The Ink plate had a bit of surface rust on it but I’ve removed most of it. It has a nice patina to it now and it’s very smooth. Does it need to be stripped down to the bare metal?
There are several thumb screws on the ink fountain. What are the keys for?
I’ve got the press all oiled up and it does move somewhat freely. There’s no real heavy rust.
Any suggestions for restoration?
Suggestions — yes
Wipe it down well, oil it well, put the rollers and treadle on and get to printing. The beautiful thing is supposed to be the product, not the machine. Get some ink on your shirt.
In the old commercial shop the press was filthy except where the ink and paper went. There was also oil on the floor. I was taught that if there isn’t some oil on the floor, you are not oiling the machine enough. There are some very obvious places to oil. There are some more that are difficult to see. Find them. Wherever two pieces of metal move, one against the other, requires oil. Oil is cheap. Get down and clean up the oil on the floor with old newspaper.
The wing nuts on the ink fountain are to control the amount of ink. If you had a large solid on one side of the form, you could feed more ink from the fountain on that side. The fountain was beneficial in the commercial shop that had longer runs, or was printing one color of ink all or most of the day. For the hobby printer it is often an unnecessary nuisance. It takes far more time to clean the fountain well than to hand ink the press and hand replenish. Take the fountain off.

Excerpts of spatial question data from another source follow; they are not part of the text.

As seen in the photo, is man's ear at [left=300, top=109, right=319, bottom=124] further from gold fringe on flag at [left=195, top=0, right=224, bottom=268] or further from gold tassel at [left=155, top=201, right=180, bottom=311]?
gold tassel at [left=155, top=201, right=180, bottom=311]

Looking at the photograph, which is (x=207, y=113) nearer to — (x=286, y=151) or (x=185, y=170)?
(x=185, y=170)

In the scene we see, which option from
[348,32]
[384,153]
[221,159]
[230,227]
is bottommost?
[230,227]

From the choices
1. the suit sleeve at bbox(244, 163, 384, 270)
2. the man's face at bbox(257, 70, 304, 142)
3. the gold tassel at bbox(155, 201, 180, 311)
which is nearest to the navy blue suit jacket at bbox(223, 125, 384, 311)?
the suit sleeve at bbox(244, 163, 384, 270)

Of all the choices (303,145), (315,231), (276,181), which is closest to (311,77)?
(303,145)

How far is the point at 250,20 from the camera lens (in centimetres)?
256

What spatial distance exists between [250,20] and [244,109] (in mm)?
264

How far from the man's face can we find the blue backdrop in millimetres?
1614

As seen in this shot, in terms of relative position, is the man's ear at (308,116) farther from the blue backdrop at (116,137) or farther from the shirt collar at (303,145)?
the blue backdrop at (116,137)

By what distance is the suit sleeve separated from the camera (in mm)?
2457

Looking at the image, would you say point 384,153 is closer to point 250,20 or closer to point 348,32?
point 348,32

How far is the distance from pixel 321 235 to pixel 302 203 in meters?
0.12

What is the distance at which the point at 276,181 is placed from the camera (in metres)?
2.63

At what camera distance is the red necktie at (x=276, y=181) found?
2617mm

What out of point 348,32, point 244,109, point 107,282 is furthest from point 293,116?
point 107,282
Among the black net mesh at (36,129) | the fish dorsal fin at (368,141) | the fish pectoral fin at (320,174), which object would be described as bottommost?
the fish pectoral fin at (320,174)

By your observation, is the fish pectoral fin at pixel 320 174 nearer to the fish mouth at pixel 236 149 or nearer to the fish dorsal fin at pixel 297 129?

Ink disk with a patina is just fine. The press bed and platen should be cleaned to bare metal and will benefit from a coat of wax well buffed down. Auto wax if you have it. Treat the bails the same. Old style round arms look good as shined steel bare metal. Wax or a coat of clear lacquer. The surface of the flywheel looks good bare and similarly coated. Bare and not coated if you use a brake.
if you listen to Inky and get ink on your shirt you will be in trouble with the wife, thanks Inky.
How about “Get ink on your apron”? Every printer should wear a printer’s apron well initiated with ink and equipped with a pica pole. Nice ones are available from Briar Press. Keeps the shirt clean too.
Dick and Bob
You may starch and iron your shirts. You can accomplish the same thing by letting your shirt get stiff with ink. You probably don’t wash your apron more than once a month. You can do the same with the shirt.
Wash an apron - who has ever heard of such a thing!
Had a couple of bad experiences with aprons so i hardly ever wear them. When i worked at the newspaper someone threw a match that went into my pocket full of proofs, quite a fire, i went to pull the string and pulled the wrong one so i had a knot, one guy grabbed a huge fire extinguisher another a pair of sizzors, had to run around for a few seconds to avoid that guy with the extinguisher, cut it off along with my shirt but i had held it away from me a little so i wasn’t burned.
1. I’ve read the “get ink on your shirt” line often on here and I plan to do just that as soon as a few of the above mentioned items arrive, namely the type. Since I don’t want to catch fire, I’ll forgo the apron, at least one with pockets.
2. I spent the good part of the weekend cleaning up the press and oiling it. It runs very smoothly. I wasn’t concerned about oil on the floor.
Overall it seems to be in very good shape. The printed piece is only part of the beauty. The machinery itself has it’s own beauty and I’ll like it to look it’s best. As soon as the ink rollers, type and treadle arrive, I’ll ink up the shirt.
Tim, swing by and set some type on my ludlow if it will help to get you printing faster.